Things to do ->
1. According to the article on gene therapy, how long is the research and development partnership between Oxford Biomedica and Microsoft?
2. From the article on gene therapy, write out the passage starting with "Will develop in" and going on through "leading the way.", switching "partnership" to "collaboration" wherever it appears.

Document segment ->
[Start of Attachment]
Will develop in silico models and novel algorithms

Oxford BioMedica

Oxford Biomedica has entered into a two-year research and development partnership with Microsoft to change the way gene therapies are delivered and manufactured.

Gene therapies have already begun to revolutionise treatment in a number of diseases, with therapies such as Luxturna from Spark (now to be acquired by Roche) leading the way.

However, there is room for improvement as the drugs are often slow to manufacture and costly to produce.

The new partnership plans to address some of these issues, including problems with viral vectors, a synthetic vehicle that is responsible for delivering a modified gene into a new site.

Viral vectors often have a high toxicity profile and can cause inflammatory responses that could offset its delivery target.

The companies have said it will harness the use of Microsoft’s intelligent cloud platform Azure to analyse large data sets provided by Oxford Biomedica, along with machine learning techniques, to develop in silico models and novel algorithms.

These new technologies will help advance the next generation of cell and gene delivery approaches, the companies claim.
[End of Attachment]
Material provided ->
[Start of Attachment]
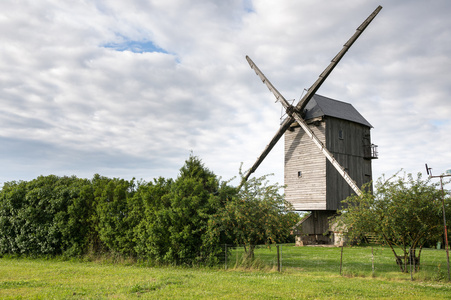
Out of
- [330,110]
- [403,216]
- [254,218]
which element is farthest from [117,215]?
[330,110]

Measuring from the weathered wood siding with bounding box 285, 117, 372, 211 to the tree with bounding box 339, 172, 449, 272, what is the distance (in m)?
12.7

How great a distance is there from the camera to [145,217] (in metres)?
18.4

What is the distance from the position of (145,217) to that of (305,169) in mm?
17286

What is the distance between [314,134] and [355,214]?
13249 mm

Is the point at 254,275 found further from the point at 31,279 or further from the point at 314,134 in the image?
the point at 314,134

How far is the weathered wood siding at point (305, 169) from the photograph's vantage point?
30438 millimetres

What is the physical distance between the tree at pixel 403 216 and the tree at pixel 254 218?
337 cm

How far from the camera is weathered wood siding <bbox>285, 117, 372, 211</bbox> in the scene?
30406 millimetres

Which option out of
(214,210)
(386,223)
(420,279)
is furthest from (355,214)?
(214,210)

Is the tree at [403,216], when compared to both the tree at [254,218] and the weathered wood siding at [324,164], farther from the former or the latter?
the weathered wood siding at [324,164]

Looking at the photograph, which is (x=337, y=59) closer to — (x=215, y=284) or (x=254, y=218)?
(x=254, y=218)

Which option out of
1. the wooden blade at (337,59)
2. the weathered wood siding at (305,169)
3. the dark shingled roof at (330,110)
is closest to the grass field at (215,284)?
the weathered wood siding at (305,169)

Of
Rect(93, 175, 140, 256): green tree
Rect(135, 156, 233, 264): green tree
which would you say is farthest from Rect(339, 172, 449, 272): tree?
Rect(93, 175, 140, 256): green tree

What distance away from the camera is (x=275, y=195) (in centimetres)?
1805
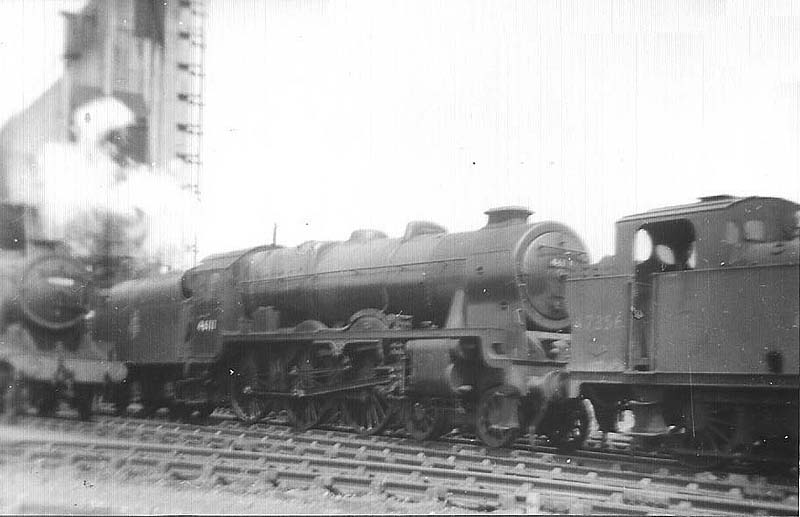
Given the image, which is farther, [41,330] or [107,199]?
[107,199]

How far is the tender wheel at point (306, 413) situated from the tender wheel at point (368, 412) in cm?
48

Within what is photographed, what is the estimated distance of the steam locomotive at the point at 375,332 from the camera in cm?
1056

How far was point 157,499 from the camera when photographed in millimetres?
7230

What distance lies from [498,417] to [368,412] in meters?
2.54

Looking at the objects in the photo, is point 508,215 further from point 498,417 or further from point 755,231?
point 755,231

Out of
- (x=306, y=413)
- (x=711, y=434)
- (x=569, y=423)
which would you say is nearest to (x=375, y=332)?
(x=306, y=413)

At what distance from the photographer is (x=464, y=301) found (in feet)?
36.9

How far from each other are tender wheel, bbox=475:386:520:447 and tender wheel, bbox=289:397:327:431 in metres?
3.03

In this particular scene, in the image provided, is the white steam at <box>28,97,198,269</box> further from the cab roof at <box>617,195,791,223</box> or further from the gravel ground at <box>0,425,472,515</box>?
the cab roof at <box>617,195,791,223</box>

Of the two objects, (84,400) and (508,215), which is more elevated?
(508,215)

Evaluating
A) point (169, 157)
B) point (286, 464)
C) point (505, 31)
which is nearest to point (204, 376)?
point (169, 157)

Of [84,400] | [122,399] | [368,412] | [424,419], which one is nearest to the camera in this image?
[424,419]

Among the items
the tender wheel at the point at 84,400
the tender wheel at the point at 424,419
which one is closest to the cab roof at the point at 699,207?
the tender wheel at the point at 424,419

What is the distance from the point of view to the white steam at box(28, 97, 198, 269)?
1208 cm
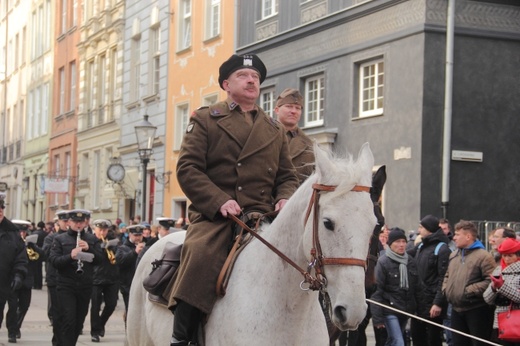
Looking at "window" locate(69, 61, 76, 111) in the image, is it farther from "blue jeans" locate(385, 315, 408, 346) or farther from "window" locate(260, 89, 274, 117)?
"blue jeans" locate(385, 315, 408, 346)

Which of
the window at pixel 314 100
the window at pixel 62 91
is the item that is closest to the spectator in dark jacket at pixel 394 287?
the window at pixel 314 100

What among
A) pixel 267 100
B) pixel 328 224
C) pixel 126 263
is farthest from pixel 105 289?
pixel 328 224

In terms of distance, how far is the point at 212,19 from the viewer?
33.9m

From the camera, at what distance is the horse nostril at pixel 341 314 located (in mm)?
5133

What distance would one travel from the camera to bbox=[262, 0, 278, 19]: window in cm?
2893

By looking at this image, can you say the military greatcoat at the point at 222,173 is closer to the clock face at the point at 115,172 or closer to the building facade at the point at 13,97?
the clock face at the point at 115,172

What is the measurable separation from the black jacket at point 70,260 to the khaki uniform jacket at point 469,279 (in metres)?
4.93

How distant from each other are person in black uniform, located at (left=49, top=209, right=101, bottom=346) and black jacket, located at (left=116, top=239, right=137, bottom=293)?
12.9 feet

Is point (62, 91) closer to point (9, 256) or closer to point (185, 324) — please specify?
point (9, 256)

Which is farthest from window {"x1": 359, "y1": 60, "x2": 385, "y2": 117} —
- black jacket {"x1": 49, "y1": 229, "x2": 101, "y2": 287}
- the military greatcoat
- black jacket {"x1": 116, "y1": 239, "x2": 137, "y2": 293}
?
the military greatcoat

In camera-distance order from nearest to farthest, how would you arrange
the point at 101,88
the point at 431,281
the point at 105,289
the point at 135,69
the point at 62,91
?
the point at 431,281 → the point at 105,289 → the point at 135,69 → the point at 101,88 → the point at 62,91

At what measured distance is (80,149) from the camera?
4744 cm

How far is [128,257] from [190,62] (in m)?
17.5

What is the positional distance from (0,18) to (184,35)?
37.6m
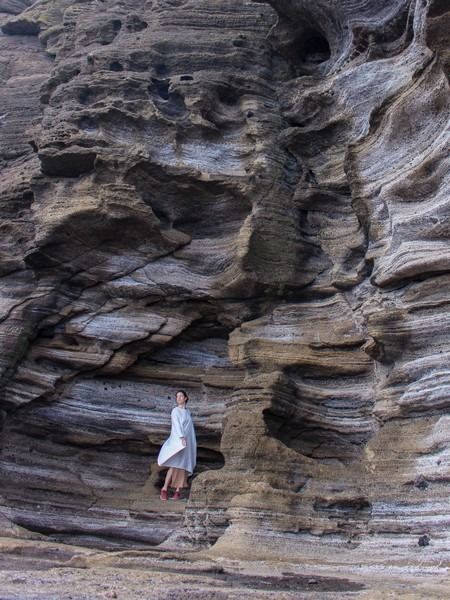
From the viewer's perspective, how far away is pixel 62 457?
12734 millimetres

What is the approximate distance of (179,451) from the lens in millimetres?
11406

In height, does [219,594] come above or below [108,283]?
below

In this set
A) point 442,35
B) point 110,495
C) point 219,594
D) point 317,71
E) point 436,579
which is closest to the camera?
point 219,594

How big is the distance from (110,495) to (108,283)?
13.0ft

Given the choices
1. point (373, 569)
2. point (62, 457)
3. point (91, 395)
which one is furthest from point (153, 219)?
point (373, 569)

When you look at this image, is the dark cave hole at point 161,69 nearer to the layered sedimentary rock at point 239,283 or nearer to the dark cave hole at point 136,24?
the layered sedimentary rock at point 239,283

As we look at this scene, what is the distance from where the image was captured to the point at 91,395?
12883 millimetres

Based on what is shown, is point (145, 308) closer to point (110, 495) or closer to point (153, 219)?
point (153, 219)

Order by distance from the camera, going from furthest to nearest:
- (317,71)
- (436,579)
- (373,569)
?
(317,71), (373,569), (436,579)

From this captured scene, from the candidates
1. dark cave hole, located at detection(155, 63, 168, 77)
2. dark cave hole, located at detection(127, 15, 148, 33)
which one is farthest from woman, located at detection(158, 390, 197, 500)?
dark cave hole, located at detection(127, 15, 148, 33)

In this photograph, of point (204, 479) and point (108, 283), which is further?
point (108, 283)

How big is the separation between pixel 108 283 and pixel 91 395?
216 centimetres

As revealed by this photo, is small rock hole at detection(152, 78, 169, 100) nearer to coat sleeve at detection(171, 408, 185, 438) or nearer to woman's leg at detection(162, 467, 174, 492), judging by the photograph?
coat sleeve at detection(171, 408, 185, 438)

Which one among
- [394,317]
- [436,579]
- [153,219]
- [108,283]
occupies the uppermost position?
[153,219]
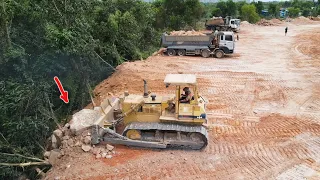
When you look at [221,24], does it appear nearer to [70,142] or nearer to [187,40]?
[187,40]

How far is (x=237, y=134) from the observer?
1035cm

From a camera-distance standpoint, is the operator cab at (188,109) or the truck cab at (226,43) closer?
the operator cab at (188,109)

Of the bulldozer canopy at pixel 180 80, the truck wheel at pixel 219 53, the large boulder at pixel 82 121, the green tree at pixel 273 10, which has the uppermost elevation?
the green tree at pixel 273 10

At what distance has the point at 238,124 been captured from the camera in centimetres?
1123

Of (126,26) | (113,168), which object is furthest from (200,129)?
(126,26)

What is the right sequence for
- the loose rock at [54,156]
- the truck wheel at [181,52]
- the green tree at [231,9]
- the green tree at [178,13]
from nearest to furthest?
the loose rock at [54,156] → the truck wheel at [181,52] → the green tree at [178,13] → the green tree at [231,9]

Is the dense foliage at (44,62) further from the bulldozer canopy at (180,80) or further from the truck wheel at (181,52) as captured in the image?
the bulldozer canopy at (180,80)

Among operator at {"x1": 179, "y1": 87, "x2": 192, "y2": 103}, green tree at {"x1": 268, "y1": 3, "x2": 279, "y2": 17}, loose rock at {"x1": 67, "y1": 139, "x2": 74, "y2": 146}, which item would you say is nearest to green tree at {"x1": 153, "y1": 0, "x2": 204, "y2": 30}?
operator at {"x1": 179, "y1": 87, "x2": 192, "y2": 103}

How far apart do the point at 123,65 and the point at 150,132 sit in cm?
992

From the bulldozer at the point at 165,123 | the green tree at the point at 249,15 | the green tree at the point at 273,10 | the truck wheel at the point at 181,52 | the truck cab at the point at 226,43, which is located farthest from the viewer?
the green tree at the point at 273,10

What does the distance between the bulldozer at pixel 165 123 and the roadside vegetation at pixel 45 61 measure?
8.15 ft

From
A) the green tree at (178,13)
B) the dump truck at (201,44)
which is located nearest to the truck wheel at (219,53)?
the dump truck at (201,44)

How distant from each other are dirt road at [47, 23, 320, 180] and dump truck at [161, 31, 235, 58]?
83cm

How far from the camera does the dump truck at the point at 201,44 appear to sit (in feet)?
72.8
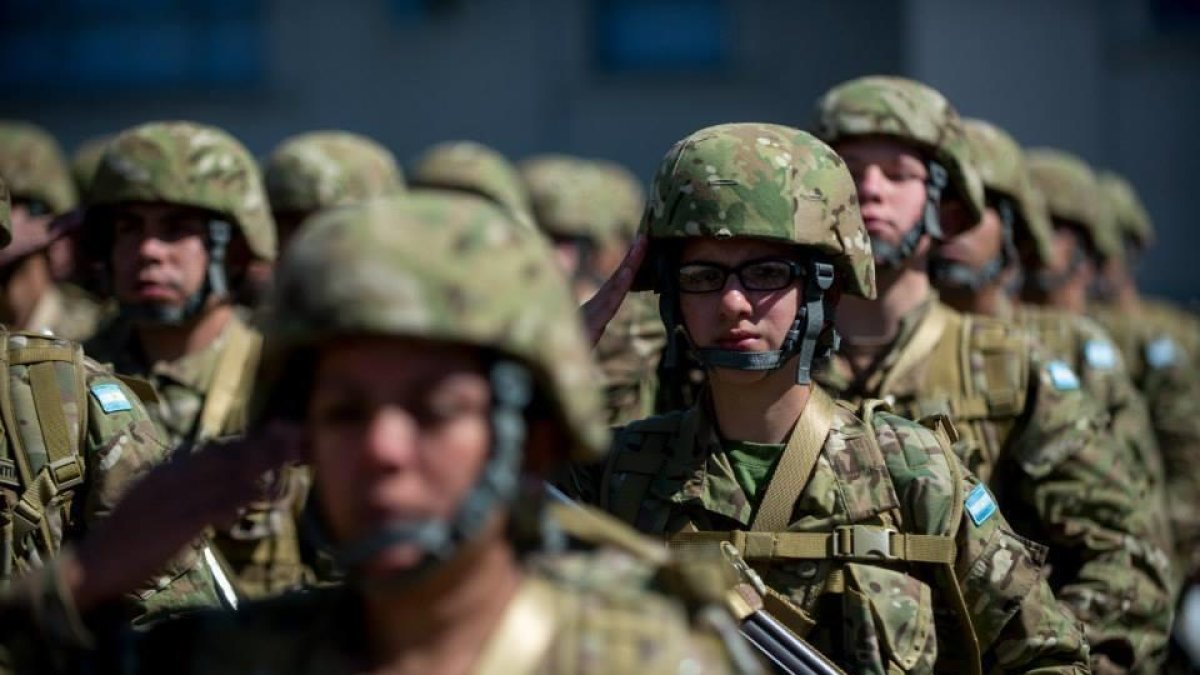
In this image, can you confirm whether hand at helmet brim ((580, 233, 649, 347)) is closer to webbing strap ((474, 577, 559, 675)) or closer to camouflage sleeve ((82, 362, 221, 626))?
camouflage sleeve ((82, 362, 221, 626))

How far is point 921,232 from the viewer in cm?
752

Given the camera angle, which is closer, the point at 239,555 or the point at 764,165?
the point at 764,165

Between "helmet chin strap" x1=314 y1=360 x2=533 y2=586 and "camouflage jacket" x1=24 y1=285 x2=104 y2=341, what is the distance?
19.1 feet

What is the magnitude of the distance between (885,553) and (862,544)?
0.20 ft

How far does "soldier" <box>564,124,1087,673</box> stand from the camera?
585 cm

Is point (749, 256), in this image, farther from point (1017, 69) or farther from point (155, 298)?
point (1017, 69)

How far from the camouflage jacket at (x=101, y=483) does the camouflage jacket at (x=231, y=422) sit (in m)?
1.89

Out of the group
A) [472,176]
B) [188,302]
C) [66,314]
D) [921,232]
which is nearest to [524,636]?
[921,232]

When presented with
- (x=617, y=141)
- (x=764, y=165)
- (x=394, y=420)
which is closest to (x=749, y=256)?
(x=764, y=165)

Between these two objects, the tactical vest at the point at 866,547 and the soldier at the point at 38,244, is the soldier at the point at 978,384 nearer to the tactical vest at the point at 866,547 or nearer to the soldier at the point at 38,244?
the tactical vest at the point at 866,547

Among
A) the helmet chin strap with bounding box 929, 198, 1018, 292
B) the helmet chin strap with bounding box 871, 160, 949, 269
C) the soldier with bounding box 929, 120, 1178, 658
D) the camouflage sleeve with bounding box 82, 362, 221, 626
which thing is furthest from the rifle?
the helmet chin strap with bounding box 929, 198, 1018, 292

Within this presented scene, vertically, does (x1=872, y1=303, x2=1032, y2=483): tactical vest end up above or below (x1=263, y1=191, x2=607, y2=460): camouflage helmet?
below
[End of Attachment]
Per-task answers ->
1. Two years.

2.
Will develop in silico models and novel algorithms

Oxford BioMedica

Oxford Biomedica has entered into a two-year research and development collaboration with Microsoft to change the way gene therapies are delivered and manufactured.

Gene therapies have already begun to revolutionise treatment in a number of diseases, with therapies such as Luxturna from Spark (now to be acquired by Roche) leading the way.